# **Tacotron 2 (Multi-speaker) + TorchMoji Model Training (Kaggle Notebook)**
---
<a href="https://github.com/uberduck-ai/uberduck-ml-dev"> Uberduck Tacotron 2 (Multispeaker) + GSTs repo</a> & <a href="https://github.com/NVIDIA/tacotron2"> original tacotron 2 repo </a> | **Created by <a href="https://github.com/ColdFir5"> Michael </a>, Credits to <a href="https://www.kaggle.com/johnpaulk"> johnpaulbin </a> for helping put together step 8 for making tensorboard work on kaggle properly.**

This notebook will require: **A dataset**

The dataset should look like this: 

```
Kaggle Training Dataset/
          ├──wavs/
          │    ├──1.wav
          │    ├──2.wav
          │    ├──3.wav
          │    └──etc
          └──transcription.txt
               ├──wavs/1.wav|This is a test number 1!
               ├──wavs/2.wav|This is a test number 2!
               └──etc
```

**MAKE SURE 'GPU' HAS BEEN SELECTED AS THE ACCELERATOR IN THE NOTEBOOK SETTINGS**

*UPDATED 14/02/22, VERSION 6: Completely revamped and updated the notebook*

*UPDATED 14/02/22, VERSION 7: Fixed a bug*

*UPDATED 14/02/22, VERSION 8: Added a fix for the ```GLIBCXX_3.4.26 not found``` issue*

#### ***UPDATED 15/02/22, VERSION 9: Added TorchMoji!
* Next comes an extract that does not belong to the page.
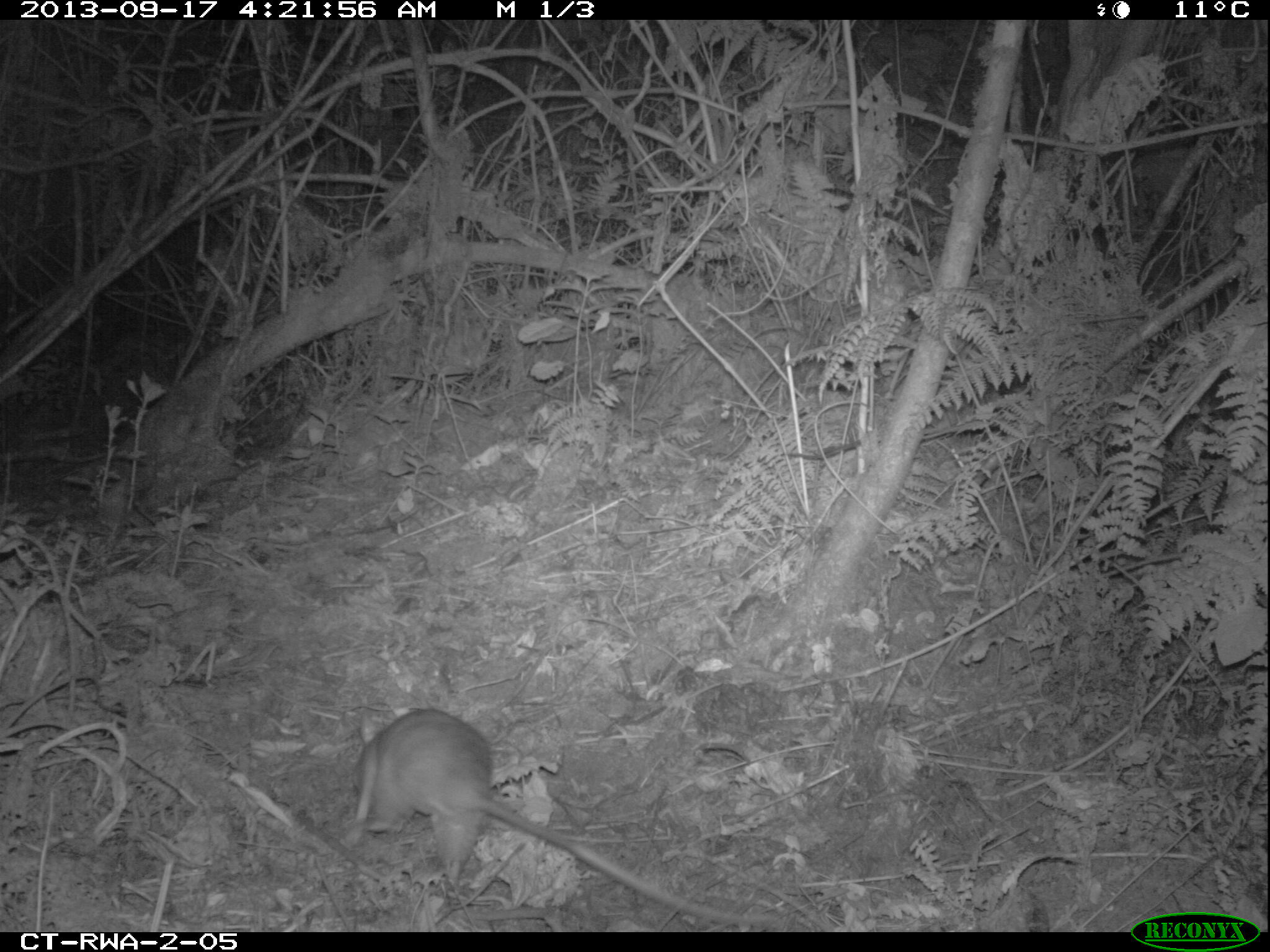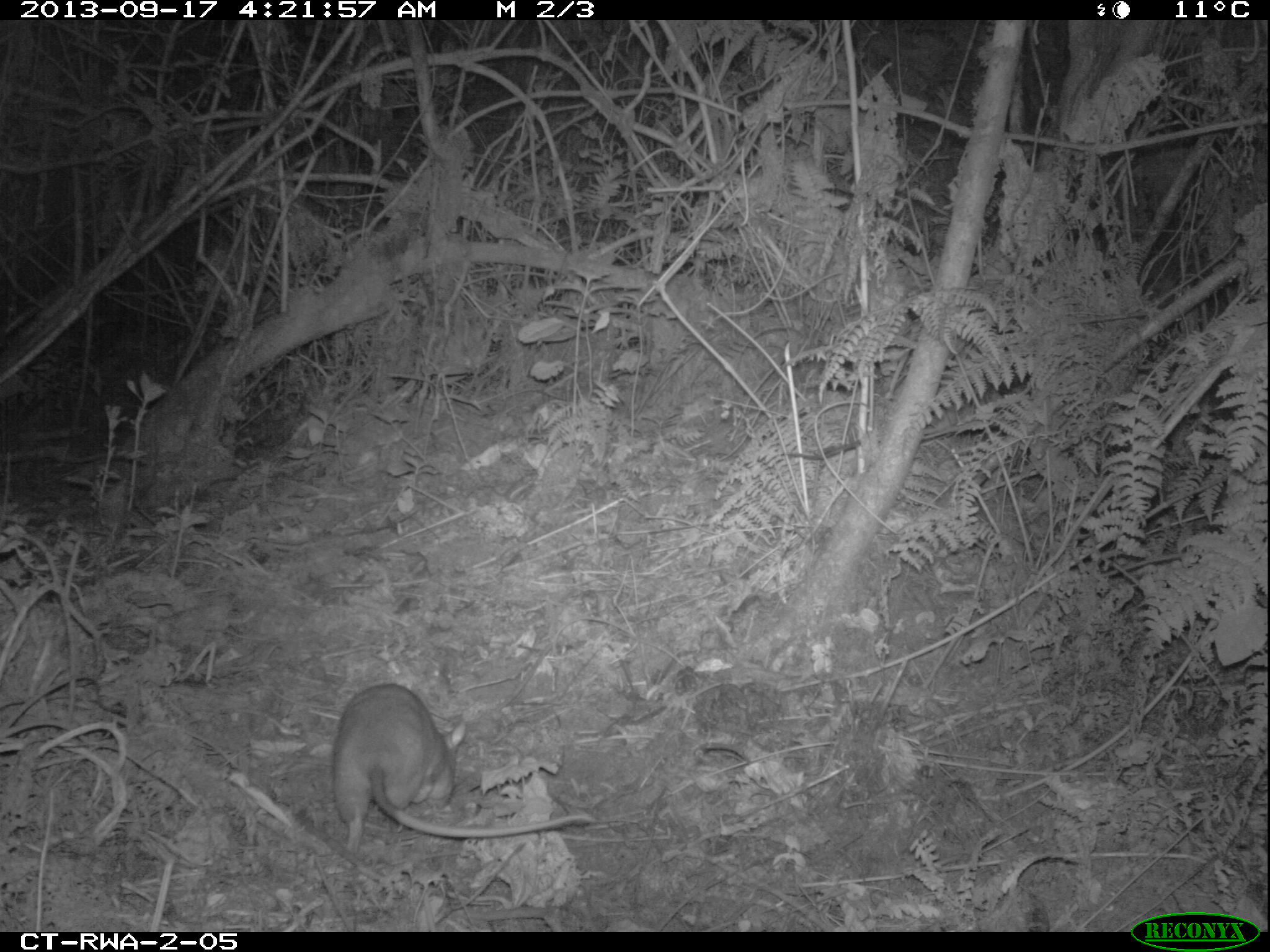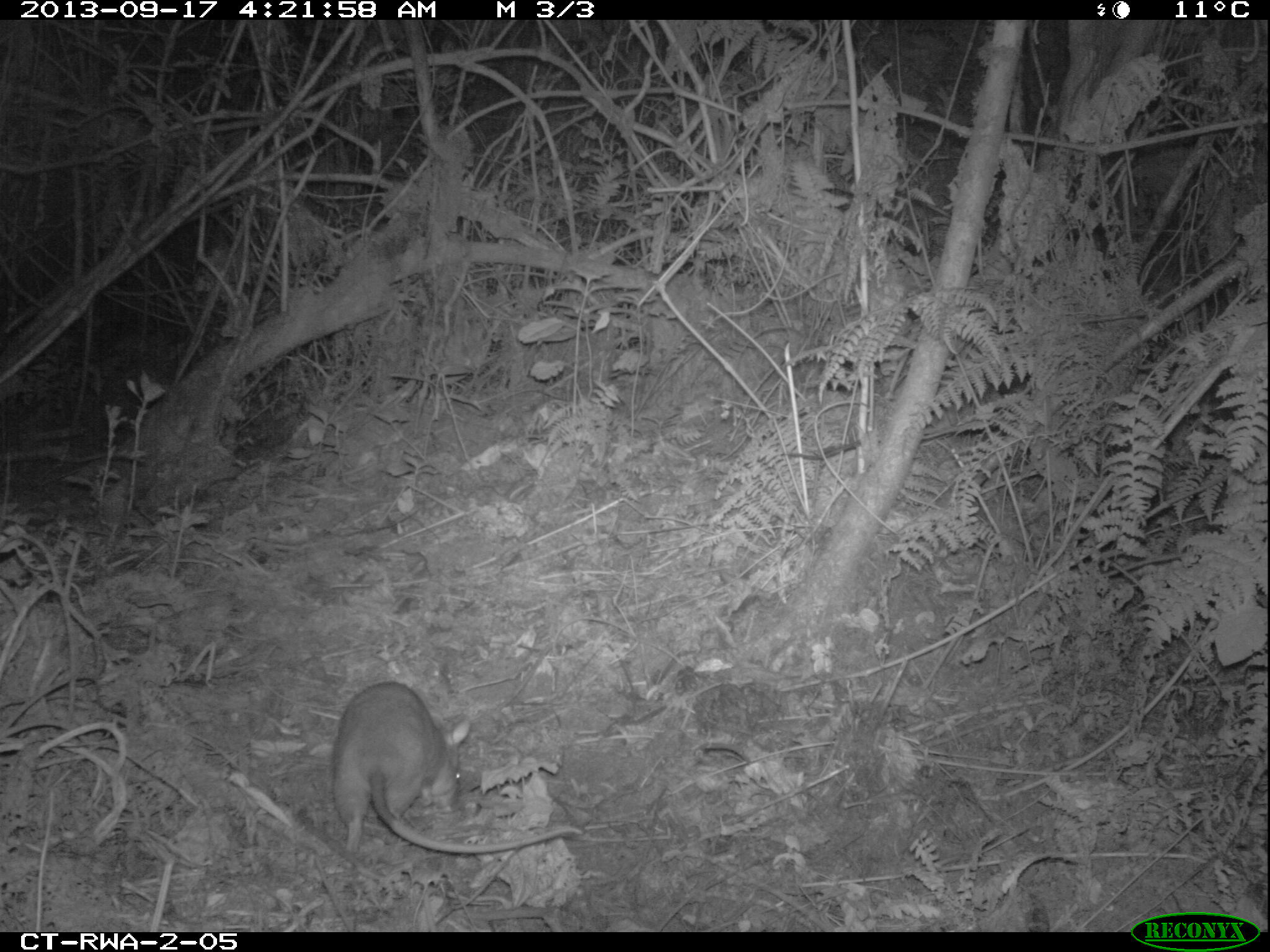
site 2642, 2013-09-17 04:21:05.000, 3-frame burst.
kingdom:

You can now train your models and it will predict emotion while training and give you the chance to set emotion while synthesising!***

*UPDATED 15/02/22, VERSION 10: Added the config file to the zipping process on step 10*

*UPDATED 18/02/22, VERSION 11: Minor fix*

---
# TRAINING INSTRUCTIONS
* Make sure to make your own version of this notebook for each new model
* **Import your dataset (22050hz, Mono, 16bit PCM audio) in the top right corner of the screen**
* Transcription file should look be in this format (LJS Formatting) for each wav (WITH PUNCTUATION):```wavs/1.wav|[Text here].```
* **RUN ALL STEPS INDIVIDUALLY AND MAKE SURE TO READ EACH STEP CAREFULLY**
* Fill in required inputs
* ***(VERY IMPORTANT)*** Once your model has been trained **DO NOT FORGET TO SAVE VERSION AND GO TO 'ADVANCED' AND CHECK 'ALWAYS SAVE OUTPUT'** so you do NOT LOSE progress
* ***(VERY IMPORTANT)*** Notebooks run for **12 hours at a time**, be sure to **save or download your models** at least **15 minutes before** the end
---
# CONTINUING TO TRAIN?

* **Be sure to change the ```warm_start_name``` to your latest trained model name (with the directory if required)**
* *Working on making this potentially be automatic, no promises ;)*

The dataset to use when continuing to train should look like this:

```
Kaggle Model Dataset/
          ├──checkpoints/
          │    └──tacotron2_3250.pt
          │
          └──runs/
               ├──events.out.tfevents.5239647356.gh52845952r9
               └──etc
```
p.s. When downloading your file after training they will be in this format already

---

# **1) User inputs**

Enter the name of your dataset, transcription file (with file extension), and if you are continuing with training or starting fresh

In [None]:
# Variables
dataset_name = "none"
transcript_file_name = "none"
training = "none"
models_dataset_name = "none"

# Inputs
while dataset_name == "none":
    dataset_name = input("What is the name of your training dataset?: ")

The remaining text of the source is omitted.